Diamonds are graded on a scale of 1 through to 10 based on their cut, with 1 being the highest grading that can be given. Under this grading system, the consumer is given details of the diamond, including the cut, symmetry, shape, dimensions, carat, and profile, along with a final grading. As the AGS cut certification eliminates the need for human verification, it removes the subjectivity associated with color and clarity certification.
AGS’ cut certification is held in high regard, as this was the first lab to provide the Ideal Cut Grade for the Round Brilliant Diamond, also known as the AGS triple zero cut or AGS Ideal.
The labs’ individual approach to Cut grading can be traced back to their origins. Because GIA was founded by people working within the industry, they weren’t really interested in light performance as achieving the highest grading might involve sacrificing carat, which wasn’t in their interest. After all, no retailer would want to sacrifice the weight of a diamond to improve its cut as this would require more skill, time, and precision, making the process more expensive.
Although GIA have started offering a Cut grading, this is still extremely limited in comparison to AGS and so, for this reason, we’d only recommend using AGS for this aspect of the process. GIA should only be used if it comes complete with light performance images as their cut grading system is way to broad to get a comprehensive understanding of a diamond’s cut without it. Learn more about Diamond Cut here.
When it comes to assessing the Carat of the diamonds, both AGS and GIA follow a similar process. However, it’s important to note that whilst GIA only measures to 2 decimal points, AGS measures to three, making it slightly more precise.
There can be little doubt that both the AGS and the GIA are held in high regard when it comes to the grading certification of diamonds.

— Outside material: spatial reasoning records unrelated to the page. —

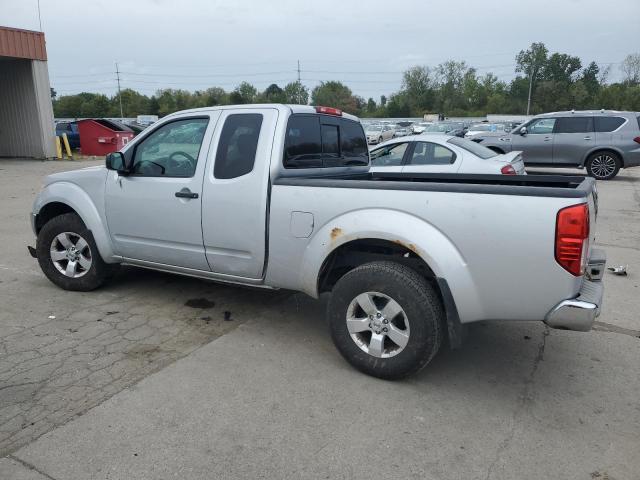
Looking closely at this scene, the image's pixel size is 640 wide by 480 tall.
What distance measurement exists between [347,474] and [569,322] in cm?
153

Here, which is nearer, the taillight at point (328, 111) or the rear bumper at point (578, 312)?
the rear bumper at point (578, 312)

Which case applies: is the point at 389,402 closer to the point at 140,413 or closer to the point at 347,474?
the point at 347,474

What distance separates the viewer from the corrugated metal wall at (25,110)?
2011 centimetres

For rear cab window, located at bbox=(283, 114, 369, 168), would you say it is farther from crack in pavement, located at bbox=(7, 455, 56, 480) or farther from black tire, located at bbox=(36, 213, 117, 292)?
crack in pavement, located at bbox=(7, 455, 56, 480)

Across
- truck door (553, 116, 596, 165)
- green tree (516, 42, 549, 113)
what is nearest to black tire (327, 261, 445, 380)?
truck door (553, 116, 596, 165)

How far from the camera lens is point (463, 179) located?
4.59 metres

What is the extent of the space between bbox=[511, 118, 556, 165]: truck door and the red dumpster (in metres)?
15.7

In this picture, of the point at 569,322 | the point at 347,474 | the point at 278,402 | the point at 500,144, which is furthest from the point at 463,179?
the point at 500,144

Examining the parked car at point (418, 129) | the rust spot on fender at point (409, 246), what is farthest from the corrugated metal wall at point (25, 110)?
the rust spot on fender at point (409, 246)

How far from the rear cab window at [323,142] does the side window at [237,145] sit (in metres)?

Rather than competing against each other to be the most respected or trustworthy source of certification, GIA and AGS should be viewed as sister organizations who, between them, provide a full and comprehensive certification process.
Whilst the two labs use different grading scales, which can seem confusing to inexperienced diamond buyers, measures are taken to try and ensure that the respective gradings are consistent. For example, both labs use master color sets for grading diamond color. The master sets used by AGS are graded by GIA and assembled according to the strict standards GIA has established for their use. In addition to this, AGS employees are actually usually GIA trained to ensure consistency across the board.
Although AGS is small in size in comparison to GIA, it is just as important, having established a name for itself as a pioneer in the critical area of diamond cut analysis, filling the gap left by the GIA. With this in mind, an AGS report provides more in-depth information relating to the cut quality and light performance of the diamond. As Cut is the most important of the 4Cs, it is perhaps not surprising that the lab’s attention to detail when it comes to this aspect of the certification process has fuelled the demand for services offered by AGS labs.
Taking all this into account, I would be happy to trust a diamond grading by either GIA or AGS, and would be confident in advising you to do the same. However, if you’re looking for more detailed information in terms of the cut of the diamond, AGS is likely to provide a more comprehensive and satisfactory certification service. In fact, we would only ever recommend using a GIA cut grading if light performance images were also supplied as the lab’s cut grading is way too broad without them.